Instructions for the task: What you return should match the entries below exactly, only without the images.

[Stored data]
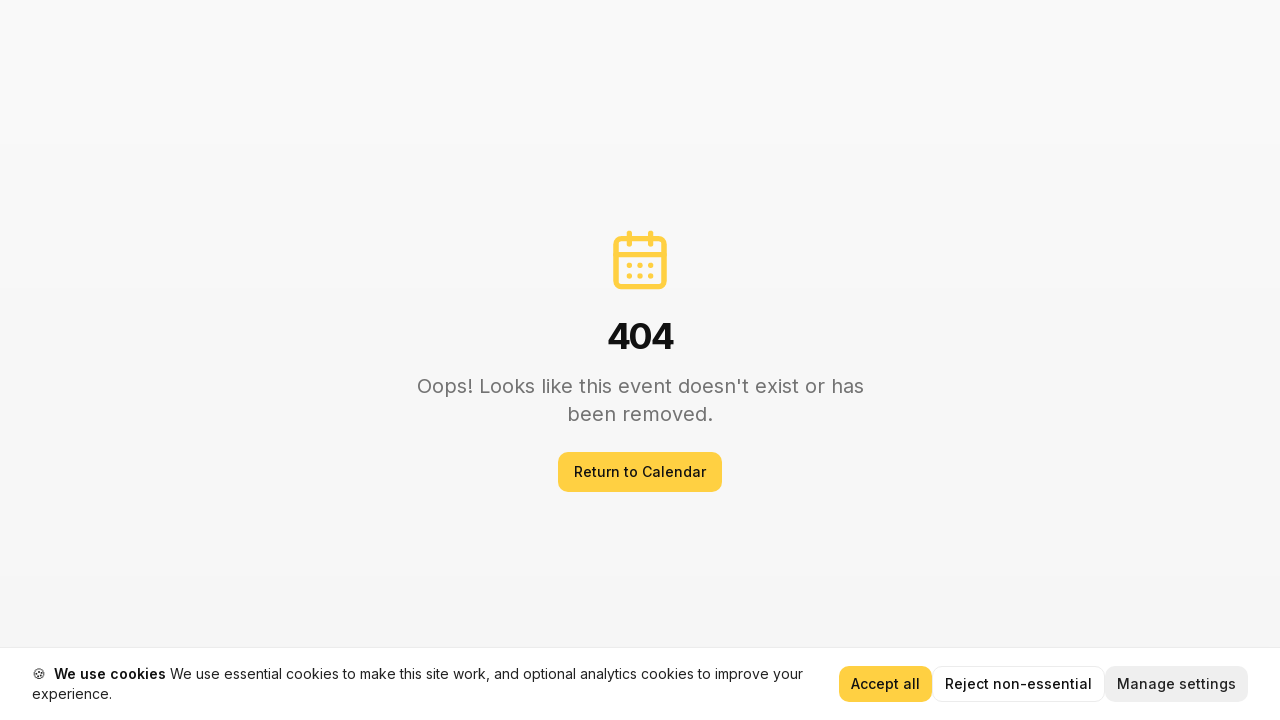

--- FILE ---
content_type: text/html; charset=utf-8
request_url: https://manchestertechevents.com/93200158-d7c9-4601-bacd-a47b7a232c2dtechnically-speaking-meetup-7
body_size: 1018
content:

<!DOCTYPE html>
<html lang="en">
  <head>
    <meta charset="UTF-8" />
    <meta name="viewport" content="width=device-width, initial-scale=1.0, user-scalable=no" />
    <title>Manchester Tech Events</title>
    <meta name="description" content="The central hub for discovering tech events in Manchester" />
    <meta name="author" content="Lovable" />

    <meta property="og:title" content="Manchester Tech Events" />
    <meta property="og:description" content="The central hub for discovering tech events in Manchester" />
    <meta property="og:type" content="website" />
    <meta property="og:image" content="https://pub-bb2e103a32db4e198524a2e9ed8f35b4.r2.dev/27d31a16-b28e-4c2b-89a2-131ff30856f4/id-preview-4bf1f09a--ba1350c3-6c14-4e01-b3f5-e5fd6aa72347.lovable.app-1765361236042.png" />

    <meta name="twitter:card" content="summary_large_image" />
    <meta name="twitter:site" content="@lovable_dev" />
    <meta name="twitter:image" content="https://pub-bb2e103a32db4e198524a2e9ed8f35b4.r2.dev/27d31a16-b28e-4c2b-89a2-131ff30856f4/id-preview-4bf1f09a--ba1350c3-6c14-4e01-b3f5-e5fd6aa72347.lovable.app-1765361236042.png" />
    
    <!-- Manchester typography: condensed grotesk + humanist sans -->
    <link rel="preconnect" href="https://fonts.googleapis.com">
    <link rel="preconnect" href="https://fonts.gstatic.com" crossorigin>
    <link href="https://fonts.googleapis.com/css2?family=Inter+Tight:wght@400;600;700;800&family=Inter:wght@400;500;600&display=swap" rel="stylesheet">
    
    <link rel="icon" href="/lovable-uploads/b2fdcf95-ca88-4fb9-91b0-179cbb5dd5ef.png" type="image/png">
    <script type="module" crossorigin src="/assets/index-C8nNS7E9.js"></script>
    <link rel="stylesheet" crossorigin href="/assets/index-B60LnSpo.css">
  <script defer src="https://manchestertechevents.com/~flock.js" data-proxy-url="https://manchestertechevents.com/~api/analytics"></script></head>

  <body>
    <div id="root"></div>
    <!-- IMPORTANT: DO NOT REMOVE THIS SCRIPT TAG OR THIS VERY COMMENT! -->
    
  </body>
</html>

Answer box:
--- FILE ---
content_type: text/html; charset=utf-8
request_url: https://manchestertechevents.com/93200158-d7c9-4601-bacd-a47b7a232c2dtechnically-speaking-meetup-7
body_size: 1018
content:

<!DOCTYPE html>
<html lang="en">
  <head>
    <meta charset="UTF-8" />
    <meta name="viewport" content="width=device-width, initial-scale=1.0, user-scalable=no" />
    <title>Manchester Tech Events</title>
    <meta name="description" content="The central hub for discovering tech events in Manchester" />
    <meta name="author" content="Lovable" />

    <meta property="og:title" content="Manchester Tech Events" />
    <meta property="og:description" content="The central hub for discovering tech events in Manchester" />
    <meta property="og:type" content="website" />
    <meta property="og:image" content="https://pub-bb2e103a32db4e198524a2e9ed8f35b4.r2.dev/27d31a16-b28e-4c2b-89a2-131ff30856f4/id-preview-4bf1f09a--ba1350c3-6c14-4e01-b3f5-e5fd6aa72347.lovable.app-1765361236042.png" />

    <meta name="twitter:card" content="summary_large_image" />
    <meta name="twitter:site" content="@lovable_dev" />
    <meta name="twitter:image" content="https://pub-bb2e103a32db4e198524a2e9ed8f35b4.r2.dev/27d31a16-b28e-4c2b-89a2-131ff30856f4/id-preview-4bf1f09a--ba1350c3-6c14-4e01-b3f5-e5fd6aa72347.lovable.app-1765361236042.png" />
    
    <!-- Manchester typography: condensed grotesk + humanist sans -->
    <link rel="preconnect" href="https://fonts.googleapis.com">
    <link rel="preconnect" href="https://fonts.gstatic.com" crossorigin>
    <link href="https://fonts.googleapis.com/css2?family=Inter+Tight:wght@400;600;700;800&family=Inter:wght@400;500;600&display=swap" rel="stylesheet">
    
    <link rel="icon" href="/lovable-uploads/b2fdcf95-ca88-4fb9-91b0-179cbb5dd5ef.png" type="image/png">
    <script type="module" crossorigin src="/assets/index-C8nNS7E9.js"></script>
    <link rel="stylesheet" crossorigin href="/assets/index-B60LnSpo.css">
  <script defer src="https://manchestertechevents.com/~flock.js" data-proxy-url="https://manchestertechevents.com/~api/analytics"></script></head>

  <body>
    <div id="root"></div>
    <!-- IMPORTANT: DO NOT REMOVE THIS SCRIPT TAG OR THIS VERY COMMENT! -->
    
  </body>
</html>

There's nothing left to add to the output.